Cary News

Boyd’s personal journey leads to championship MVP

This weekend was the peak of Jimmy Boyd’s high school career. He was all smiles not only Saturday, when Middle Creek laid claim to the title, but also Friday, when he and his coach Jeremy Thompson walked side-by-side as the last two to exit the field at the Durham Bulls Athletic Park.

But it wasn’t long ago that Boyd felt like he was bottoming out. It took a turnaround to get to this point, to be the Most Valuable Player of the state championship series.

It was the end of Boyd’s junior season for the Middle Creek baseball team, the second straight year he had watched his game decline. His relationship with his coaches, his teachers and the game he loved – or, once loved – had deteriorated, as well.

“I’ve been at my lows and I’ve come up now and I feel like I’m at my highs,” Boyd said. “I’m more happy with who I am, but I’m always trying to better myself.”

Perhaps a sophomore slump was unavoidable. Boyd is the first four-year starter in Thompson’s seven seasons at the school, and Thompson was rewarded for placing him into the starting lineup as a 15-year-old when Boyd was named all-state as a freshman, while hitting .474 and four home runs.

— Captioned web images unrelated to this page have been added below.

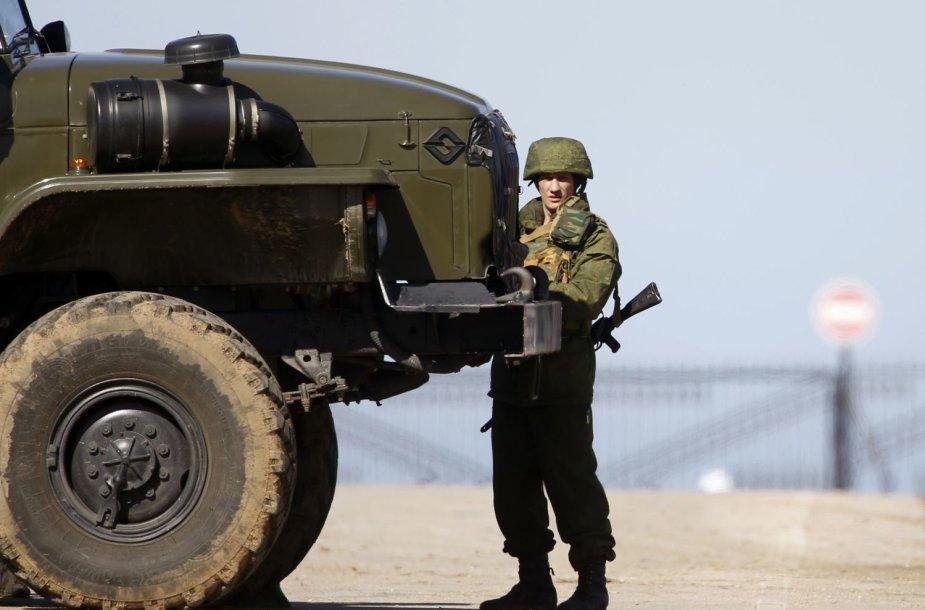 Rusijos karys prie karinio sunkvežimio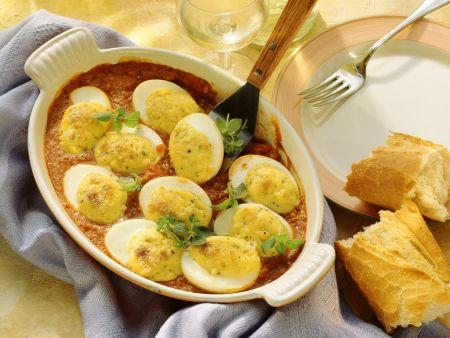 Eier mit Gorgonzola überbacken und Tomatensoße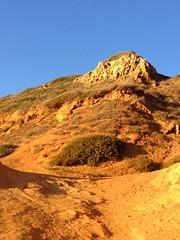 Walking around shipwreck hike Palos Verdes Estates, California. #Palosverdes #California #hiking #trails #rocks #hill #dirt #outdoors #shipwreckhike (Jordon Papanier) Tags: palosverdes california hiking trails rocks hill dirt outdoors shipwreckhike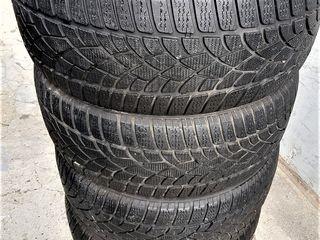 235 / 40 / R19  -  Dunlop  4  шт.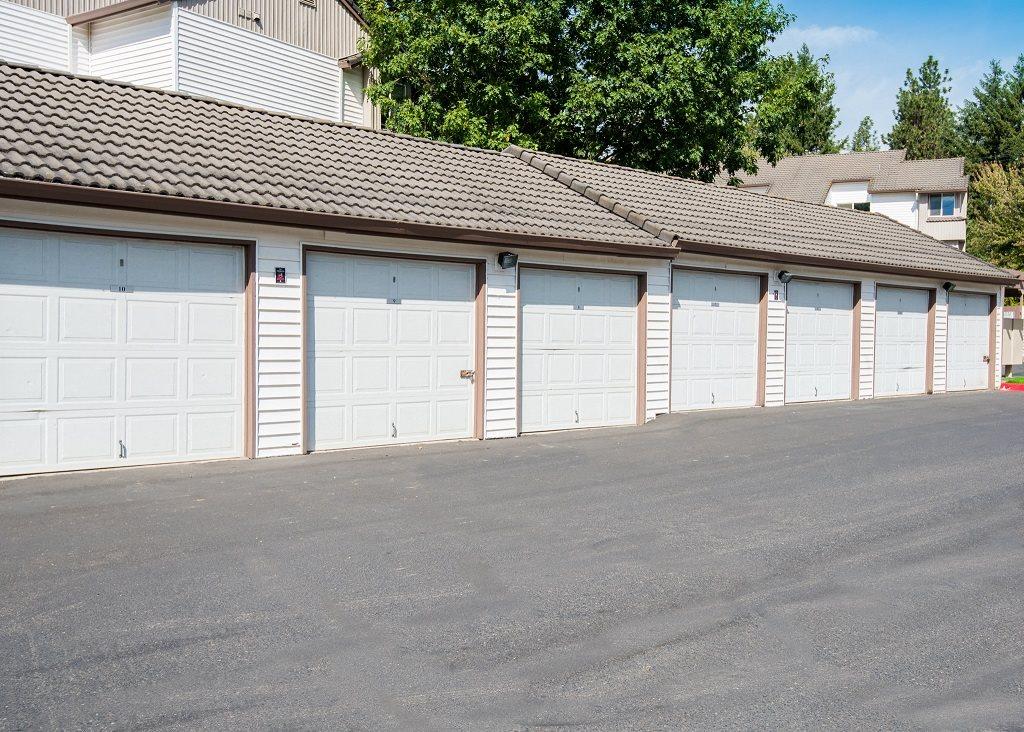 Elmonica Court Garages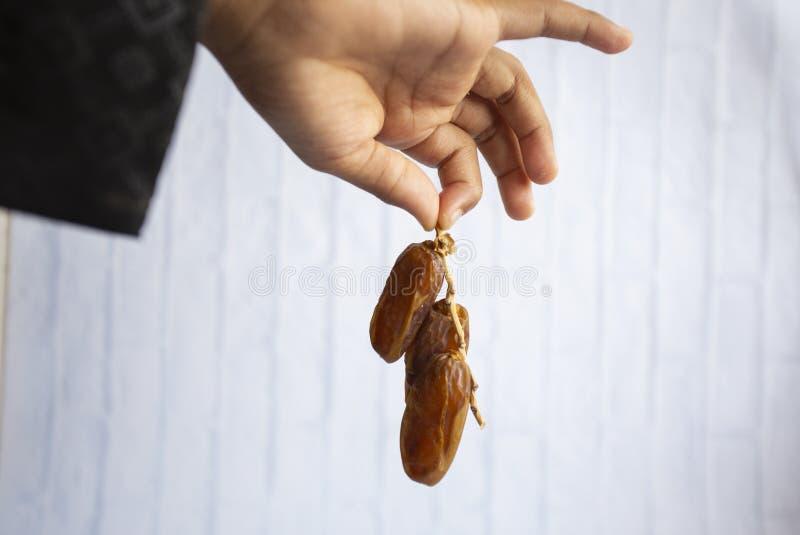 Kareem del Ramadán de la cena de la comida de Ifthar, concepto: Fecha del ayuno islámico, fecha de la fruta puesta en un rosario  imagen de archivo libre de regalías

But then came year two. Boyd wasn’t hitting at the same rate – just .308.

“People figure you out and all of a sudden it’s tougher. It’s more difficult,” Thompson said. “You’ve got to battle through it and sometimes it frustrates you to the point where you don’t want to battle through it.”

By his junior year, Boyd says he was angry at the world. He was hitting .258, his ERA was over 2.00 for the first time in his career, and he went through several pairs of batting gloves after taking them off with such fury that they ripped.

“I let the things off the field affect my love for the game on the field,” Boyd said. “Whenever I was frustrated or in a slump, instead of going out there and trying to fix my problems and go to the batting cage, I would just sit there and try do something else to make me forget about it. Basically do nothing and be lazy.”

A changing summer

A friend reached out to Boyd between his junior and senior year.

Landon Balint, a 2011 graduate of Middle Creek, thought he could help. He had gone through similar problems, and had a front-row seat to Boyd’s meltdowns.

“I always didn’t know what was wrong with him... I was looking from afar at that point,” Balint said. “He could be as good as he wanted to be. After I started to hang out with him more and I got to know him better, I knew he just needed an attitude adjustment.”

Boyd didn’t play for a showcase team, which is what most highly-touted recruits join to be seen by more college coaches, and he didn’t play for the school’s summer team. He joined Balint as part of the Cary Babe Ruth team.

The team won, and Balint and Boyd became close friends. Balint told him of how his first two years of high school were spent making bad grades and being a disturbance for his junior varsity team. He told Boyd how much it cost him, and what he learned from it.

Boyd listened to those heart-to-hearts. As rewarding as the summer was for Boyd personally, he suffered in his college recruitment.

Boyd had Division I college coaches after him since his breakout freshman year. But after Boyd’s Babe Ruth team reached the Southeast championship game, months passed and no Division I coaches called. Boyd knew why.

“Everyone just kind of forgot about me,” he said.

During this season, Boyd committed to Brunswick Community College (Bolivia, N.C.).

Starting over

After not playing for his school’s summer team, Boyd and Thompson entered this season unsure of what their relationship would be. It was no secret they had butted heads over the past two seasons while Boyd struggled with his anger.

But it only took a few weeks for all to realize that something had changed with the senior.

“It was a matter of learning, maturing and growing not only as a baseball player but as a person – and that’s where his biggest strides have been this year,” Thompson said. “That’s your goal as a coach to see someone grow and mature and see them become someone special not only on the field but in the community, in the classroom and to be an all-around good citizen when they leave.”

Boyd understands what has changed.

“I’ve just grown up a little bit. The things that used to really bother me, I think about it for one split second and I let it go,” Boyd said. Boyd’s batting average went up to .450, and he hit higher than .550 in the playoffs. He’s also pitched the best he ever has, posting a 0.86 ERA with a 8-1 record.

Boyd is proud of himself as well. He knows he’s come a long way. And he’s now seen what’s possible when he, as he puts it, has his “head on straight.”

“I feel like I’m close to the top. There’s a little bit more to go, but I feel I’m close to the top,” Boyd said.